- Bacaan
Call Me Fikar a.k.a Fickffy

Call Me Fikar a.k.a Fickffy

Tuesday, 5 September 2017

Kuasa, Kampus, dan Pendidikan "Alternatif"


(Sumber: tribuntimur.com)

Pertama, tulisan  ini hadir karena keresahan penulis melihat realitas pendidikan saat ini khususnya di dunia kampus. Hegemoni kelas birokrat terhadap kelas mahasiswa yang semakin menjadi-jadi melalui berbagai aturan normlisasi dan regulasi. Wacana-wacana terkait perkuliahan dibuat se-rapi mungkin oleh pihak penguasa untuk disuntikkan kedalam kepala-kepala mahasiswanya.
Tulisan ini hadir untuk menjadi bahan releksi bagi segenap “mahasiswa” di setiap perguruan tinggi , apakah hari ini setiap tindakan yang kita lakukan , adalah murni kehendak diri sendiri? Ataukah sebenarnya ada tangan-tangan tak terlihat yang menggerakkan kita ?
Tulisan ini terbagi ke dalam empat  bagian, bagian pertama menjelaskan tentang eksistensi kuasa dalam menciptakan suatu keteraturan melalui normalisasi dan regulasi. Bagian kedua menggambarkan kondisi kampus yang terjebak dalam kuasa melanggengkan kapitalisme, bagian ketiga menjelaskan realitas lembaga kemahasiswaan hari ini yang justru ikut terlibat dalam lingkaran kuasa “senior vs junior”. Bagian terakhir dari tulisan ini menawarkan konsep pendidikan alternatif yang memanusiakan manusia.
KUASA
Manusia adalah makhluk merdeka , yang memiliki otoritas penuh atas dirinya sendiri. Setiap individu memiliki naluri kekuasaan atau hasrat untuk menguasai individu lainnya , sehingga setiap dari kita ternyata berpotensi menjadi penguasa dan pihak yang dikuasai. Kuasa dalam konteks ini tdak berbicara tentang kekuasaan struktural seperti “atasan dan bawahan” atau “pemilik dan pekerja”, namun kuasa yang di maksud adalah segala sesuatu yang terkait normalisasi dan regulasi yang katanya untuk menciptakan keteraturan di masyarakat dan kuasa yang mampu mempengaruhi kemerdekaan setiap individu atas dirinya sendiri.

- Baris Data
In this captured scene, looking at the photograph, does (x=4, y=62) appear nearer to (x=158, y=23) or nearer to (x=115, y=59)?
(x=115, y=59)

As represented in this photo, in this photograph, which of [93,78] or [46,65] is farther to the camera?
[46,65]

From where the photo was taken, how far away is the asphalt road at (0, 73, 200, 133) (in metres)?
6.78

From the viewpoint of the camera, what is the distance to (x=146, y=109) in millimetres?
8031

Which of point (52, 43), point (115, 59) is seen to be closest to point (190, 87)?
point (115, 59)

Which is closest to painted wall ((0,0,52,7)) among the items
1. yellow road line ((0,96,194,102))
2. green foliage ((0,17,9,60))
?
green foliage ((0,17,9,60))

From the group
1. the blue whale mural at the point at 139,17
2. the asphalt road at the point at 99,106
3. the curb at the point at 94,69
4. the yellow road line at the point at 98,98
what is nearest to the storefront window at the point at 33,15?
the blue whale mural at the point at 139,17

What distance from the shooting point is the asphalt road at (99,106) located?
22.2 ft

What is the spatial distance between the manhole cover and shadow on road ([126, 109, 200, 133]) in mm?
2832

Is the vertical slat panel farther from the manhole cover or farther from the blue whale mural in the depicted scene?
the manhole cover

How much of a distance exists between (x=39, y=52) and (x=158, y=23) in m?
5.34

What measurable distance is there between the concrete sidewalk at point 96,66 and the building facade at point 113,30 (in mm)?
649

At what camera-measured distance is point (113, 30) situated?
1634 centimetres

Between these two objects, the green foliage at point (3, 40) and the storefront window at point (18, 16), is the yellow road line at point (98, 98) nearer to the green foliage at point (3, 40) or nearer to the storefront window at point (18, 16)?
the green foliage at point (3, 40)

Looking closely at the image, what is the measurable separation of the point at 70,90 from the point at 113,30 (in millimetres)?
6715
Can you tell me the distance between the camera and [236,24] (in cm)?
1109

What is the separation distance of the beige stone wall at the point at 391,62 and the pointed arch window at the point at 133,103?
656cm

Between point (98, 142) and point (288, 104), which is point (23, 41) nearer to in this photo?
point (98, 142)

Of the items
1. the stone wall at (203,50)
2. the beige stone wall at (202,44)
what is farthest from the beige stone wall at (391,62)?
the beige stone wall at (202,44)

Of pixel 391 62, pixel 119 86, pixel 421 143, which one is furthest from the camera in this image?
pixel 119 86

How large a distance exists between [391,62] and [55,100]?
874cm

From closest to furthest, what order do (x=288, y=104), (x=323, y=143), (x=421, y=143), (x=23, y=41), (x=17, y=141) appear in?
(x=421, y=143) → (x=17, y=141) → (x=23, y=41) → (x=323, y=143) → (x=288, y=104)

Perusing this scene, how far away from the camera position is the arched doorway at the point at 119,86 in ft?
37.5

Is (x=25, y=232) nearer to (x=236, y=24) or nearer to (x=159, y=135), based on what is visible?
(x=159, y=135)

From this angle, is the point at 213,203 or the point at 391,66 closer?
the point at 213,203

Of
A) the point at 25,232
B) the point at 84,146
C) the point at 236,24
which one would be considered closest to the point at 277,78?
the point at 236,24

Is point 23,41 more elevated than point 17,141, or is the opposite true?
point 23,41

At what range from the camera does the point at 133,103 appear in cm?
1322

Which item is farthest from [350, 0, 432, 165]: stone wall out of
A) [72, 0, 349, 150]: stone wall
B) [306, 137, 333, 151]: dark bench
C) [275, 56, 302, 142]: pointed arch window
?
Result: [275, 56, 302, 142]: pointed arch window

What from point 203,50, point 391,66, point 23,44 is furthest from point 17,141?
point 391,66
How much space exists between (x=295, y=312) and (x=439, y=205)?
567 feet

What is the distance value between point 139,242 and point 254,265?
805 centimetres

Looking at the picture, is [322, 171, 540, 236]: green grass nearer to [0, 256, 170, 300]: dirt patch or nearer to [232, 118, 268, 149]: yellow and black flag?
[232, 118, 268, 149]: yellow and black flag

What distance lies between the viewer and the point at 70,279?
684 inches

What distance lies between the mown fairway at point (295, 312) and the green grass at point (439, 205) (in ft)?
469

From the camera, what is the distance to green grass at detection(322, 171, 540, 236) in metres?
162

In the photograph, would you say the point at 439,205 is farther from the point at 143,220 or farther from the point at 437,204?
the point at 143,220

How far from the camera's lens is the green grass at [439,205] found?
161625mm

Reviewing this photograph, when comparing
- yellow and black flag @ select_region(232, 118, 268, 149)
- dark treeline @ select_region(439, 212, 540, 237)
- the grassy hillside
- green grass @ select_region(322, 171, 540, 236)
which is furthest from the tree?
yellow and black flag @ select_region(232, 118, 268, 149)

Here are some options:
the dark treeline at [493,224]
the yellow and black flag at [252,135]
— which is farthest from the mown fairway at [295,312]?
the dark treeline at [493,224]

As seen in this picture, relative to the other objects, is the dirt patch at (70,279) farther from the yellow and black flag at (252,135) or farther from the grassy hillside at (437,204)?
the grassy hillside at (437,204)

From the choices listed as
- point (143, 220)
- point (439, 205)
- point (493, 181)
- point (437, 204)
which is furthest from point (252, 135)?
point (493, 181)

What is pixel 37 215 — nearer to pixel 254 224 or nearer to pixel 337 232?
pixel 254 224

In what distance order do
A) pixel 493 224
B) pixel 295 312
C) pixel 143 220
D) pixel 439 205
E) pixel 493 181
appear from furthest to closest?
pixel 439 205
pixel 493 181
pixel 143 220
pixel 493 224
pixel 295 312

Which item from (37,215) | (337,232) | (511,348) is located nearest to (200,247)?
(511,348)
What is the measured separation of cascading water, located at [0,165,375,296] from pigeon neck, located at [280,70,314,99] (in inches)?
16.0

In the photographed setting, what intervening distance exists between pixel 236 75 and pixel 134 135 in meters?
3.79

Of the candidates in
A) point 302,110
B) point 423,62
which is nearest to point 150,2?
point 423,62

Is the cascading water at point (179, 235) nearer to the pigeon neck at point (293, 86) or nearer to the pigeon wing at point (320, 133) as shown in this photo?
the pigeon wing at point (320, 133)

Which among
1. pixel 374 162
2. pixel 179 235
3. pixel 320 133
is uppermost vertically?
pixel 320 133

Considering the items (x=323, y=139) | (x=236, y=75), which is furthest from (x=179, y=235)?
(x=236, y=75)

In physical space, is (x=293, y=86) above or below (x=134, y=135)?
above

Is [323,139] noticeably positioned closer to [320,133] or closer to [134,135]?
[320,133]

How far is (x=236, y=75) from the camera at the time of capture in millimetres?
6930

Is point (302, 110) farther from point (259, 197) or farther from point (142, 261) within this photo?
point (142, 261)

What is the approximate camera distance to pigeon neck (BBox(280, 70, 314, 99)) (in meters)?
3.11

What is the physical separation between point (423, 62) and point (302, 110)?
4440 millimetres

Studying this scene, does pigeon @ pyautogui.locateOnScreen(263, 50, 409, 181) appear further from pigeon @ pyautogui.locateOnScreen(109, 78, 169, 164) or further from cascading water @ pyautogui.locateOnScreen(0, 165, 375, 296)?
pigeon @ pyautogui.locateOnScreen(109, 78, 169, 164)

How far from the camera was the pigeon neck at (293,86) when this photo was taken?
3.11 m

- Soal Tertulis 1
Menurut bacaan tentang kuasa dan kampus, apa yang ditawarkan oleh bagian terakhir tulisan itu?
- Soal Tertulis 2
Lanjutkan bacaan tentang kuasa dan kampus mulai dari sesudah kalimat terakhirnya.

- Jawaban 1
Bagian terakhir menawarkan konsep pendidikan alternatif yang memanusiakan manusia.

- Jawaban 2
Setiap pembahasan terkait persoalan kuasa akan selalu berbanding lurus dengan konsep pengetahuan individu yang bersangkutan. Pengetahuan yang senantiasa mengantarkan kita bagaimana melihat wacana yang mereproduksi di lingkungan masyarakat. Pengetahuan menjadi landasan bergerak setiap individu. Oleh karena itu , kekuasaan tidak terlepas dari upaya konstruk kebenaran dan menjadi dasar keabsahan sebuah pengetahuan. ( baca: Michael Foucault)
Sebuah wacana yang berisi penanda dan petanda tidak mampu berdiri dari sebuah kebenaran objektif, melainkan wacana tersebut terlibat dalam diskursus-diskursus atau mekanisme-mekanisme kuasa yang penyebarannya  melalui media-media “penyampai informasi” ke masyarakat. Tidak dapat dipungkiri hari ini kita hidup dibawah kuasa pemilik modal melalui sistem yang disebut neoliberalisasi. Seluruh sendi-sendi kehidupan telah terjarah oleh sistem itu, dengan menuhankan kapital.(baca:Kapitalisme)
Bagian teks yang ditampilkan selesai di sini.